Author(s): Jacob Leavitt, Josh Christensen, Jake McCoy
Mentor(s): Joseph Price, Mark Clement
Institution BYU
Digitizing 20th-century French census records offers a valuable resource for understanding demographic shifts, particularly within Paris during significant historical events such as the Thirty Years Crisis (including WWI, WWII, and the Great Depression), and the Industrial Revolution. These records provide insights into the migration patterns of Jewish populations during WWII, revealing how the war impacted Jewish communities and broader population movements. Additionally, they help researchers analyze the transformation of Paris’s neighborhoods over time, examining development, decline, and gentrification trends. This data is crucial for studying the experiences of cultural, political, and religious minorities, capturing a pivotal period in European history and providing a foundation for future demographic and sociological research. To digitize these records with deep learning models, researchers face the challenge of developing a dataset that allows machine reading of handwritten French census entries. Traditionally, this would require extensive manual labeling of thousands of images, a costly and time-consuming task.

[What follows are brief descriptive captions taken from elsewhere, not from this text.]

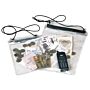 Active Leisure Dry-bag A4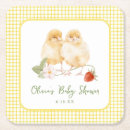 Search for farmers coasters Gender neutral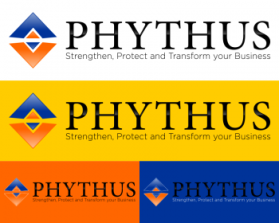 Phythus entry by nico max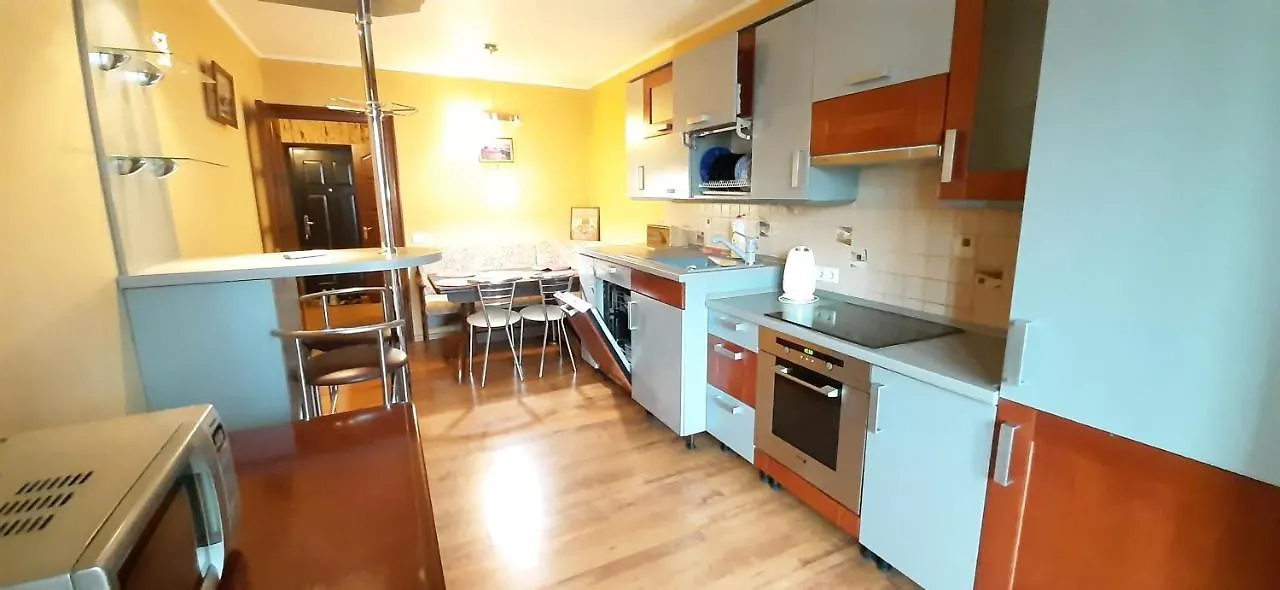 Вильямса 9 0*, Kiev Ucraina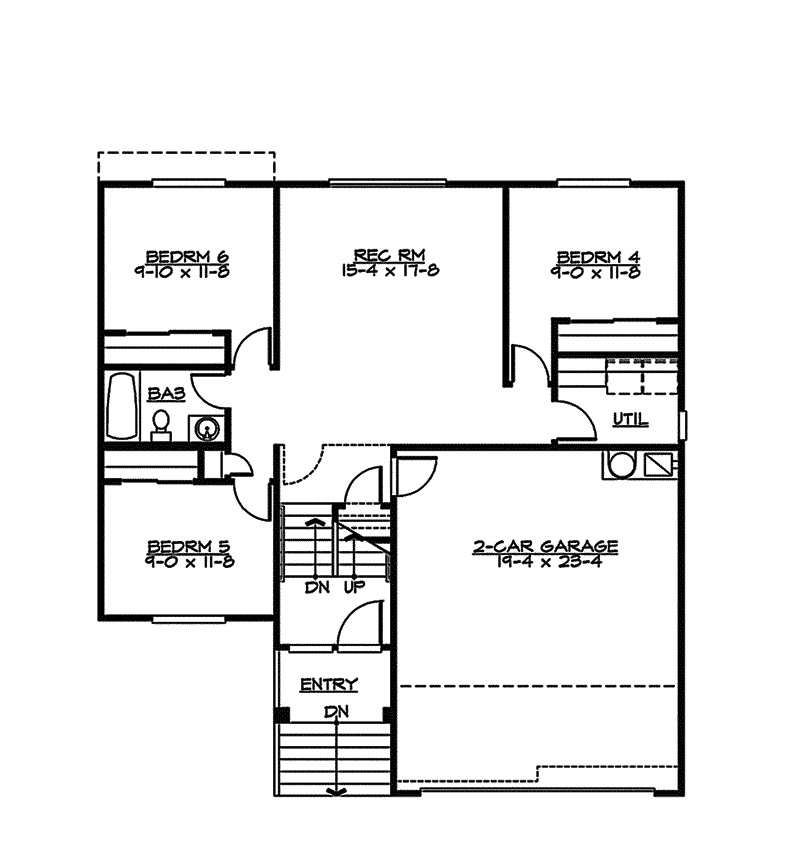 kendrick-traditional-style-home-plan-071d-0243-search-house-plans-and-more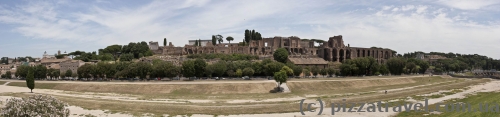 Circo Massimo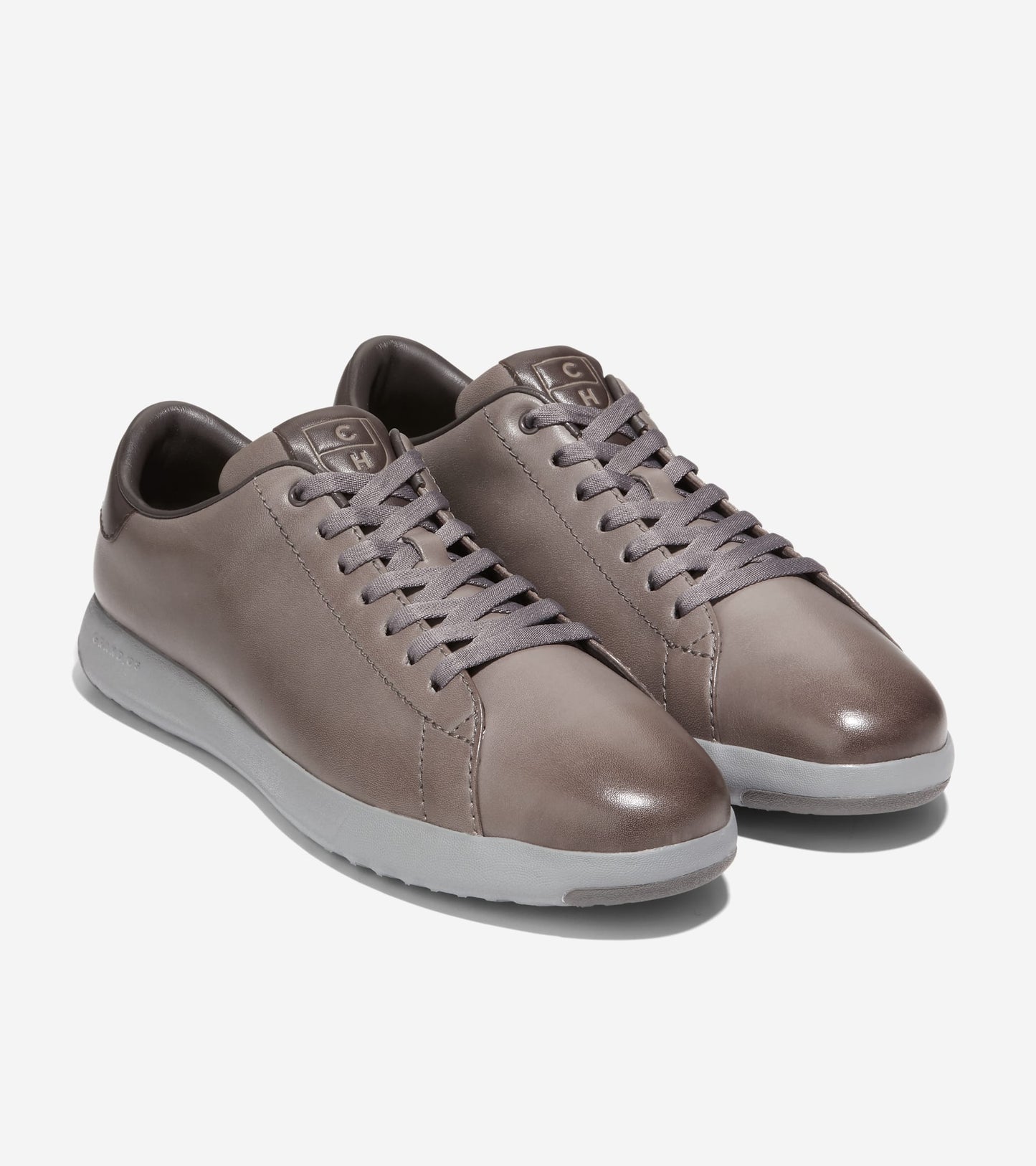 C36350:EIFFEL TOWER/MONUMENT/DARK CHOCOLATE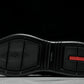 Prada America's Cup Sneaker 'Black'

Instead, synthetic data generation is used to create a dataset of French words for training the model. By synthesizing labeled data, researchers reduce the need for labor-intensive labeling while still achieving meaningful training outcomes. However, for fields where higher accuracy is critical, active learning is employed, engaging BYU Pathways students, many of whom are proficient in French, to correct the model's errors. This active learning approach not only improves the model’s accuracy but also offers students a valuable work opportunity. Initial results from the model show strong performance, with birth year fields reaching 67% word accuracy and 87% character accuracy after training solely on synthetic data and transfer learning from the Iowa 1915 census. However, more complex fields had only 39% word accuracy and 49% character accuracy after training only on synthetic data. By applying active learning with BYU Pathways students, the model achieves nearly 100% accuracy across fields, with a fraction of the manual data labeling required by traditional methods. This approach underscores the potential of introducing synthetic data training to traditional transfer learning and active learning to efficiently train high-accuracy models, enhancing historical research capabilities and creating robust tools for analyzing handwritten records.